Materials provided section start

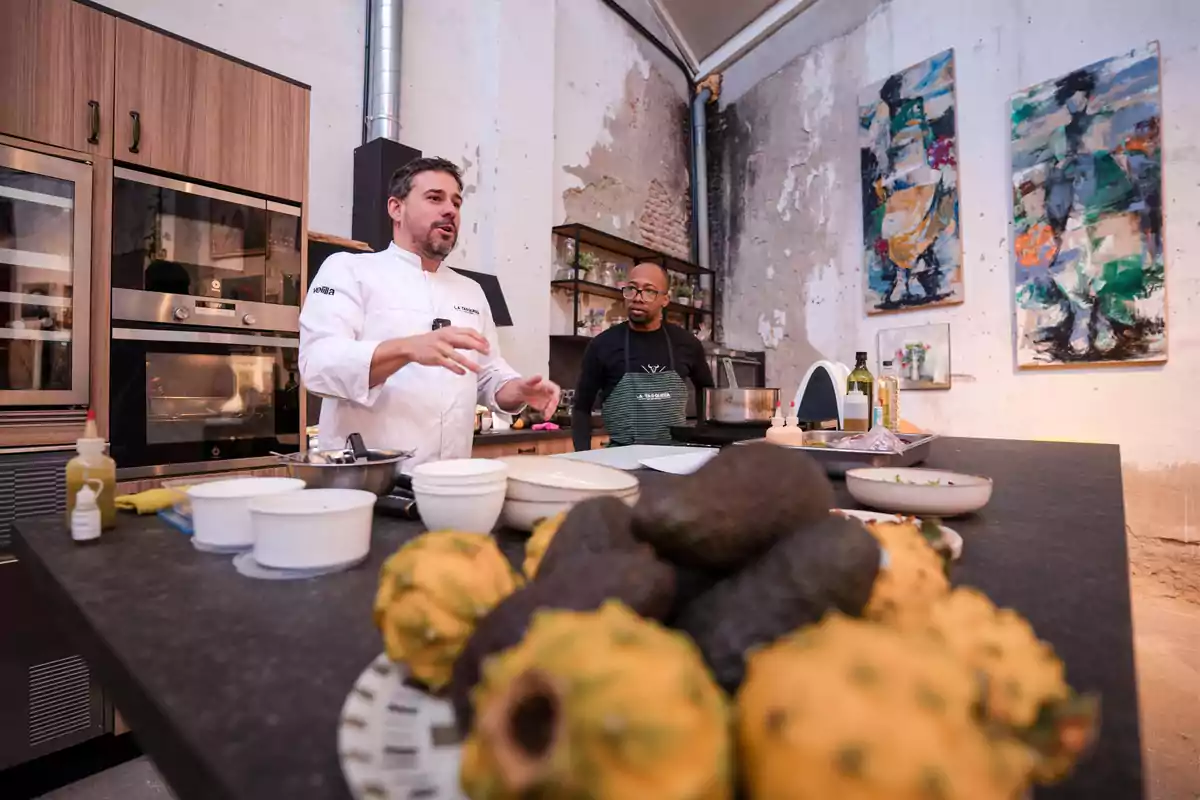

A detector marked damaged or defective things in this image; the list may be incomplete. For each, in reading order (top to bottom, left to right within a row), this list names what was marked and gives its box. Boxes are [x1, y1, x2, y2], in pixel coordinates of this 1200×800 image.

peeling plaster wall [93, 0, 362, 235]
peeling plaster wall [549, 0, 691, 257]
peeling plaster wall [715, 0, 1200, 546]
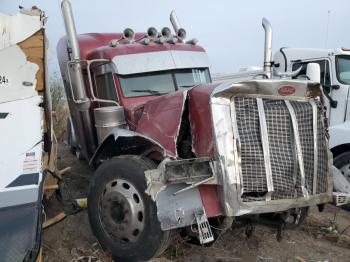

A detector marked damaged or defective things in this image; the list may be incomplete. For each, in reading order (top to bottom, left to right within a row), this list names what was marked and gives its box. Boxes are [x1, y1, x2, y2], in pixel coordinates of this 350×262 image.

Materials provided section end

Problem to solve — Each record above is to be written out exactly; the pictures are not.

Result of the task —
A detector marked damaged or defective things in this image; the list may be incomplete. For each, in reading order (top to bottom, left to right within a row), this list names what was marked and gives its box. Boxes are [x1, y1, x2, y2], in pixel coordinates of this 1200×800 image.

peeling plaster wall [93, 0, 362, 235]
peeling plaster wall [549, 0, 691, 257]
peeling plaster wall [715, 0, 1200, 546]

A detector marked damaged or defective things in this image; the list may be incomplete. For each, in reading order (top to bottom, left to right within a row), this list names what was marked and gives its box. Boxes are [x1, y1, x2, y2], in pixel coordinates of this 350×262 image.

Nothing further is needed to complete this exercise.